* Objective
How many lines in the data below contain the string "item"? Case counts. Reply with the number only.

Start of Supplied information

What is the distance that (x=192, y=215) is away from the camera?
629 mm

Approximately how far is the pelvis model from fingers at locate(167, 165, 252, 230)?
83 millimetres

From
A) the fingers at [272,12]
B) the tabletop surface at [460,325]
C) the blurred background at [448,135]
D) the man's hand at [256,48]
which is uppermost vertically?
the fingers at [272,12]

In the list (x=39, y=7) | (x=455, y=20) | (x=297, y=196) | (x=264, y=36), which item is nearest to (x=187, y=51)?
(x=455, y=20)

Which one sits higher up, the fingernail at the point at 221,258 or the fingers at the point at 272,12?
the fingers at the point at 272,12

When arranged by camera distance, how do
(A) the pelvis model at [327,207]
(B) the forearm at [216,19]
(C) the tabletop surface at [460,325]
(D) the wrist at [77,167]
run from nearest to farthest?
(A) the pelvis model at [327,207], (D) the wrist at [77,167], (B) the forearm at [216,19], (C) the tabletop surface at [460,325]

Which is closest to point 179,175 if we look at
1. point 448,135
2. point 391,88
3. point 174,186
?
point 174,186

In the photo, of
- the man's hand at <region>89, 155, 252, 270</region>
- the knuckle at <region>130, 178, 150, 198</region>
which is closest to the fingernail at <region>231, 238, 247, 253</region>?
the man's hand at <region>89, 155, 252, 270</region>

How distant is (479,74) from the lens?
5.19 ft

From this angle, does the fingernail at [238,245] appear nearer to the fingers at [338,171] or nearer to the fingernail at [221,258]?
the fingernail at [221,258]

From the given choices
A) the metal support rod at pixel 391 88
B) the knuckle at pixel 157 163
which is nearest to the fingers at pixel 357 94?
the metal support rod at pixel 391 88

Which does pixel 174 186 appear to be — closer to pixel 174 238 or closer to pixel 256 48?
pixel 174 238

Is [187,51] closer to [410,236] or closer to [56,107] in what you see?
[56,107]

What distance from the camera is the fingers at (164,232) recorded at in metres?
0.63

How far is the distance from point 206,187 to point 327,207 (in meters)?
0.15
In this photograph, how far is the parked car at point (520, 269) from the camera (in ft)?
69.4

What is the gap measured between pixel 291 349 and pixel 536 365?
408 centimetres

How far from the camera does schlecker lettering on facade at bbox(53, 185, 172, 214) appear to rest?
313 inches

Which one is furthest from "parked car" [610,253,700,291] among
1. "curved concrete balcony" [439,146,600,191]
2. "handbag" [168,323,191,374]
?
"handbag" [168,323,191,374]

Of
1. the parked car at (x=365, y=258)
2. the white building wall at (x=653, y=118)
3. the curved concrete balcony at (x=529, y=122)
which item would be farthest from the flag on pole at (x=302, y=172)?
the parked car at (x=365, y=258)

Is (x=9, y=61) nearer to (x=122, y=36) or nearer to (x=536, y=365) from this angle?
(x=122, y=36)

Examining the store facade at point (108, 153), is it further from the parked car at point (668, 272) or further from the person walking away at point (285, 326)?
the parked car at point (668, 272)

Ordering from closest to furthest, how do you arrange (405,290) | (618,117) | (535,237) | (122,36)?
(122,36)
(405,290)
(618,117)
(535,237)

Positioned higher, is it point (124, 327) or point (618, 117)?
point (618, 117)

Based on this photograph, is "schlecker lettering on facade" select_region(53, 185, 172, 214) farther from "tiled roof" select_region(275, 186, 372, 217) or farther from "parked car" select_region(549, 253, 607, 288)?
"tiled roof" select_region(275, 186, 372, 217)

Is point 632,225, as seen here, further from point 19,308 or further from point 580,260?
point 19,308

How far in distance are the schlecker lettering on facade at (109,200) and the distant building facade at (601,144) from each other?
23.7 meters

End of Supplied information

* The completed task
2